Across Chicago and much of the country, a growing slice of young adults is quietly stepping off the path to owning a home. That choice is already changing how they work, spend, and think about starting families, and researchers say that if it sticks, it could rewire local labor markets and widen wealth gaps over the long haul.

In a working paper, Seung Hyeong Lee and Younggeun Yoo project that people born in the 1990s will hit retirement with a homeownership rate about 9.6 percentage points lower than their parents' generation. They also find that roughly 15% of the 2010 cohort had effectively "given up" on ever buying by age 30. Using a calibrated life-cycle model and transaction-level data, the authors report that once people lose hope of owning, they tend to spend more, pull back on work, and lean into riskier investments.
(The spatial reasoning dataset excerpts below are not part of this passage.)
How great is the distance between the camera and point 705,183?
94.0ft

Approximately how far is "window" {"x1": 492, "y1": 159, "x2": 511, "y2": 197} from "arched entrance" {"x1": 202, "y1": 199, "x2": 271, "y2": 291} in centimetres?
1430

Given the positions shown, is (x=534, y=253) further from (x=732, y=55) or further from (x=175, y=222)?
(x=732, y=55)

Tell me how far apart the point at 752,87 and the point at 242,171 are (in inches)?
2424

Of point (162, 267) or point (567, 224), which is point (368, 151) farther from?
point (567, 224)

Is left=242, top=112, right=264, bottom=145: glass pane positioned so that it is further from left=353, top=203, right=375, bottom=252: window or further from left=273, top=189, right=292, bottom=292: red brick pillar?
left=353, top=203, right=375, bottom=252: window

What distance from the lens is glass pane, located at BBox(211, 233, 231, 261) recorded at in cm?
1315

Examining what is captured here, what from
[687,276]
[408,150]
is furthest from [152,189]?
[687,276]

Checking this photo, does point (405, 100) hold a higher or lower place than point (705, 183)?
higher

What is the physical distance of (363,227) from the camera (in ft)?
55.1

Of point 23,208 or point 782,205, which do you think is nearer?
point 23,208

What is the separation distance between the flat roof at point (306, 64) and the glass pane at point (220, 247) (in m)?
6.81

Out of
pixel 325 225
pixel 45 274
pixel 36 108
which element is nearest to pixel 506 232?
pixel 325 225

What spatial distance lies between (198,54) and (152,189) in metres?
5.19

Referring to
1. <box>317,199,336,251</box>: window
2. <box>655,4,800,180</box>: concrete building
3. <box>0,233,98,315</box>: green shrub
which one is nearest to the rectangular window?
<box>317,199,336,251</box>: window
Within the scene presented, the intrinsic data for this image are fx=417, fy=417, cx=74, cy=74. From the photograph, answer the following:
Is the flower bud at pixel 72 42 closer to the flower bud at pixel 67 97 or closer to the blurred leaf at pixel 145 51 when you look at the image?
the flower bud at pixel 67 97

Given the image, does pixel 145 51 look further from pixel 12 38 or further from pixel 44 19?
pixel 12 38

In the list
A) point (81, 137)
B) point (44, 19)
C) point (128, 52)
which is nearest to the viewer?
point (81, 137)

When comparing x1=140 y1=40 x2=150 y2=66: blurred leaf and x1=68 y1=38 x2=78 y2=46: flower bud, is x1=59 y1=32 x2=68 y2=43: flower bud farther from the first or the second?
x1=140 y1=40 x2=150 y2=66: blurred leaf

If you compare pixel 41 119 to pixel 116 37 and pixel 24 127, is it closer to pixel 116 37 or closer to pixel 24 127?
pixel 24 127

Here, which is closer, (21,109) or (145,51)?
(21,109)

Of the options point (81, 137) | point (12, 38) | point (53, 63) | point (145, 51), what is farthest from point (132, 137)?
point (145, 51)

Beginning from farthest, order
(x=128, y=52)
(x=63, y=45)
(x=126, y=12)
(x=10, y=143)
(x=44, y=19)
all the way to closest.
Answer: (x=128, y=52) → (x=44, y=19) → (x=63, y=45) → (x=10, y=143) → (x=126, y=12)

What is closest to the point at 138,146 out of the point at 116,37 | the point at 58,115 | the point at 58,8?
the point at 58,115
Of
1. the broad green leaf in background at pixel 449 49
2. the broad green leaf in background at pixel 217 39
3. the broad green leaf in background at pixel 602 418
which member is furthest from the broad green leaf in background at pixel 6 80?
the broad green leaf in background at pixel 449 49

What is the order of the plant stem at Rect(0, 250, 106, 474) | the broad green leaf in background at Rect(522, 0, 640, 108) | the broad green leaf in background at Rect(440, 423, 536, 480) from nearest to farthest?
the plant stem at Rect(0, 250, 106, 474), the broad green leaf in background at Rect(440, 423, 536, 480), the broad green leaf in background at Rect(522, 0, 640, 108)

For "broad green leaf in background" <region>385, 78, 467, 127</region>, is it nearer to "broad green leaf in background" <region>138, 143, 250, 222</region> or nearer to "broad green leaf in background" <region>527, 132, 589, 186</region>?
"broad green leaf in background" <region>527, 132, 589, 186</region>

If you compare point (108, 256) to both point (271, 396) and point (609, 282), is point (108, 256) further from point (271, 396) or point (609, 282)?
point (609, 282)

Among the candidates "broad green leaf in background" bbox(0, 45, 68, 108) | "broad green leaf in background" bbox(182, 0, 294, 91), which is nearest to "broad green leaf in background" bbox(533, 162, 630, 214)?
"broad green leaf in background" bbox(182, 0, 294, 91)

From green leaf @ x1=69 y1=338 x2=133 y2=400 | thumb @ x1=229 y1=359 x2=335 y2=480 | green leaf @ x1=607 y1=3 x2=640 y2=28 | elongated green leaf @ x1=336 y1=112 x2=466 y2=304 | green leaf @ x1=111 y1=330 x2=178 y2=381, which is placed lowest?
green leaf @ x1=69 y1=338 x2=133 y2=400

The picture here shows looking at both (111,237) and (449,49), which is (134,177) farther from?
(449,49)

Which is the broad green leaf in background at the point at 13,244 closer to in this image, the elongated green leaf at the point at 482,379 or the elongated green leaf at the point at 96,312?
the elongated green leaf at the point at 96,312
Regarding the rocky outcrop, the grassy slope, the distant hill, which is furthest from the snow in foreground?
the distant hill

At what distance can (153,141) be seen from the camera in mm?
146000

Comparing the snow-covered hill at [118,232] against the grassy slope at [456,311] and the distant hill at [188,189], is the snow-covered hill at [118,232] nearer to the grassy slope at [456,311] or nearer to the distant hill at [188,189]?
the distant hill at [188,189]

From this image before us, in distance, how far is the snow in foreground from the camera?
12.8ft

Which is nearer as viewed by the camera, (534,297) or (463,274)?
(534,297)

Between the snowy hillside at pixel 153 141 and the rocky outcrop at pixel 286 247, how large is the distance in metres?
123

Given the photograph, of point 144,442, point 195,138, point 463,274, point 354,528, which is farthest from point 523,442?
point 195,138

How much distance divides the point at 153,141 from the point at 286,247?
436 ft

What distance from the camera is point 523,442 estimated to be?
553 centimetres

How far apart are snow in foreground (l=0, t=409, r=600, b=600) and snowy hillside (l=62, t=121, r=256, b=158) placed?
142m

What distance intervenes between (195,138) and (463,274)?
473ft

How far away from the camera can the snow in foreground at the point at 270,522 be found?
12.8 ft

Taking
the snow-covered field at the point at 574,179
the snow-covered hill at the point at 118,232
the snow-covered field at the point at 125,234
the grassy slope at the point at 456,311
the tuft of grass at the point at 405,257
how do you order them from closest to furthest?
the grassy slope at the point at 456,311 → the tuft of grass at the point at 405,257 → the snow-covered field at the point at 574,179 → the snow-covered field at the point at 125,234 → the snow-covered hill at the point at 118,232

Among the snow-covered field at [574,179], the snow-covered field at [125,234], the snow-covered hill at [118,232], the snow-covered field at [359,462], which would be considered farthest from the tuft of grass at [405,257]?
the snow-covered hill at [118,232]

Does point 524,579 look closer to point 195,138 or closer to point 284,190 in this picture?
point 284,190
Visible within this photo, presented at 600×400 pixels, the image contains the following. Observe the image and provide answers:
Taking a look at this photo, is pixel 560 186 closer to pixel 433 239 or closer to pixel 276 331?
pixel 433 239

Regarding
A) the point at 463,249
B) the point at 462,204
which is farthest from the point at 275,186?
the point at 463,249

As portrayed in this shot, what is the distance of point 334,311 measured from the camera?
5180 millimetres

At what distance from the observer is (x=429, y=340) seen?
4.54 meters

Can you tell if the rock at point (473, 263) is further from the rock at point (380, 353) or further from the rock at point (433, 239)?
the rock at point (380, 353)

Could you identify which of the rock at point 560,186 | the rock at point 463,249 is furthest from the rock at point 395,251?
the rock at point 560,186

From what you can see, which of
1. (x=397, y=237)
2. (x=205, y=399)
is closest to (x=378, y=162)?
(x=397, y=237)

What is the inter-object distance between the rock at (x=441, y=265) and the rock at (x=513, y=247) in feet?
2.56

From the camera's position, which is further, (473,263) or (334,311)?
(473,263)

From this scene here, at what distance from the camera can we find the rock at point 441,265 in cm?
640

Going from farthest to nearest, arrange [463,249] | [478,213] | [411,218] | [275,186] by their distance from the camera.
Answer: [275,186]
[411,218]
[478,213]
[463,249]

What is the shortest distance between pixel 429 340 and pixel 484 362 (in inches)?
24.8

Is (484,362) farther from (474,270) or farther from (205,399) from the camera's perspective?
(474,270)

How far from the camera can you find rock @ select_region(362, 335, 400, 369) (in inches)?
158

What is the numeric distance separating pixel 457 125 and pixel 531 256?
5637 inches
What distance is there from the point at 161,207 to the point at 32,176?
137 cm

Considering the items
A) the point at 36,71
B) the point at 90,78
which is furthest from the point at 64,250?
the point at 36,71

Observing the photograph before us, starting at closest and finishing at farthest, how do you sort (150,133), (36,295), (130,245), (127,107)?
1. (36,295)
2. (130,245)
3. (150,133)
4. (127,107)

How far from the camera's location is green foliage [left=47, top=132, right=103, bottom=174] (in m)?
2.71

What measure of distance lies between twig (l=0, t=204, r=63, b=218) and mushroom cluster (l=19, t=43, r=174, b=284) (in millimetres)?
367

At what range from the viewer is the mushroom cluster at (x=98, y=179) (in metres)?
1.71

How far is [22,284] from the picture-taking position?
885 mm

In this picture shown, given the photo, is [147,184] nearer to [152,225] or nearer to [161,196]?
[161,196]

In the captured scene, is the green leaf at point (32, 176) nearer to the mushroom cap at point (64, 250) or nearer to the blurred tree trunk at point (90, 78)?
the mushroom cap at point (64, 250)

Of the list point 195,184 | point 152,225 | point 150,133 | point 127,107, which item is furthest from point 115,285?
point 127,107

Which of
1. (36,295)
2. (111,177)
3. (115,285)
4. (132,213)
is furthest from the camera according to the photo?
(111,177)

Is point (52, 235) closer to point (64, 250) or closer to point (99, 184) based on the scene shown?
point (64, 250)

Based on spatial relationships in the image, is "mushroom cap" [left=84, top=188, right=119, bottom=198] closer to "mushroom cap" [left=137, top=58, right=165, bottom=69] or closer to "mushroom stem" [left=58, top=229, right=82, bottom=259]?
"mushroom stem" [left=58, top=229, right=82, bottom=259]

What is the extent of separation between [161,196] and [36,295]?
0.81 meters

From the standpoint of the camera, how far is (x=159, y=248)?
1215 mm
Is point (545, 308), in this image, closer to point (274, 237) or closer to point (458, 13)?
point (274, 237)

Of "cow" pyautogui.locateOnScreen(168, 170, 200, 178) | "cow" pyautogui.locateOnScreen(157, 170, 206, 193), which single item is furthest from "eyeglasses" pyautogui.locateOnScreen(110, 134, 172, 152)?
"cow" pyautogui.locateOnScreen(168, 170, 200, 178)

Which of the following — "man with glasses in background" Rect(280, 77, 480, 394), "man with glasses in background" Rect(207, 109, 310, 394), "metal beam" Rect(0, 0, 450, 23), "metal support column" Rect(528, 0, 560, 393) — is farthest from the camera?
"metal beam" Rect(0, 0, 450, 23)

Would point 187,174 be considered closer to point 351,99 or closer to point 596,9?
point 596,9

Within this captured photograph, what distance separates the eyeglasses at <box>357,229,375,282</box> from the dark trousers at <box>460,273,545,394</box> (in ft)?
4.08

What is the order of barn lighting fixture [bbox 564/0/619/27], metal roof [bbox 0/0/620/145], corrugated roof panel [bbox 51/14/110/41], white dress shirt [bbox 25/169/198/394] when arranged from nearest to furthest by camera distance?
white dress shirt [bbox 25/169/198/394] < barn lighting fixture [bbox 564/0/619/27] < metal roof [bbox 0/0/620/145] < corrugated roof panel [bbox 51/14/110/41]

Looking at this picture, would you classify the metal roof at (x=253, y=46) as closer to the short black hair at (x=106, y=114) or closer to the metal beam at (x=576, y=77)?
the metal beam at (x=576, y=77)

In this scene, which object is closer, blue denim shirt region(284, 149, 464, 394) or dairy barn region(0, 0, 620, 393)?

Those findings have attracted national attention. As reported by The Washington Post, the model and county-level tests suggest that these behavioral shifts build on themselves over time and magnify wealth differences between would-be buyers who keep trying and those who walk away. The paper also cites a 2024 Harris Poll that found about 46% of Gen Z respondents agreed with the statement, “No matter how hard I work, I will never be able to afford a home I really love,” a result highlighted by Fortune. To bolster their case, the authors tested the model against transaction data covering more than 500,000 Americans.

Chicago readers have already gotten the local angle. Crain's Chicago Business summarized the research and reported that, in an email, the authors pushed back on the idea that discouraged renters are simply slacking off. They argued that what looks like apathy is mostly about affordability constraints, not personal failings. Crain's also noted that Lee and Yoo themselves have not given up on owning and that their paper lays out targeted policy ideas aimed at nudging on-the-fence renters back toward buying when it is realistically possible.

Affordability Is Getting Worse

National affordability metrics help explain why so many young people are opting out. The Federal Reserve Bank of Atlanta's Home Ownership Affordability Monitor shows that the share of median household income needed to buy the median-priced home has jumped sharply over the past decade. It climbed from the high 20s percent of income in 2015 to about 43% in October 2025, pushing typical ownership costs above the 30% affordability line commonly used by HUD, according to the Atlanta Fed. Both the paper and outside data suggest that squeeze is a major reason so many renters say they no longer see a realistic path to owning.

Local Market Pressure

Chicago's housing market has been feeling that squeeze up close. Recent reporting shows that median prices in the city and metro area climbed into the high $300,000s and touched about $400,000 in mid 2025, driven by tight inventory and steady demand, according to The Real Deal. In day-to-day terms, that means longer saving timelines and fewer truly affordable listings, which the authors warn makes it more likely younger Chicagoans will delay buying or skip it altogether.

Lee and Yoo suggest a narrowly targeted early subsidy for renters hovering near what they call the "giving-up" threshold. Their model indicates that such a policy could lift homeownership rates, increase work effort and reduce reliance on social safety nets, according to Lee and Yoo. Skeptics quoted in national coverage argue that subsidies on their own will not fix what is fundamentally a supply problem, and that cities will also need more housing and faster approvals to keep prices from marching even higher, as The Washington Post reported. For Chicago officials and community groups, the takeaway is blunt: reversing the trend of young adults giving up on buying will require both targeted demand-side help and serious efforts to expand supply.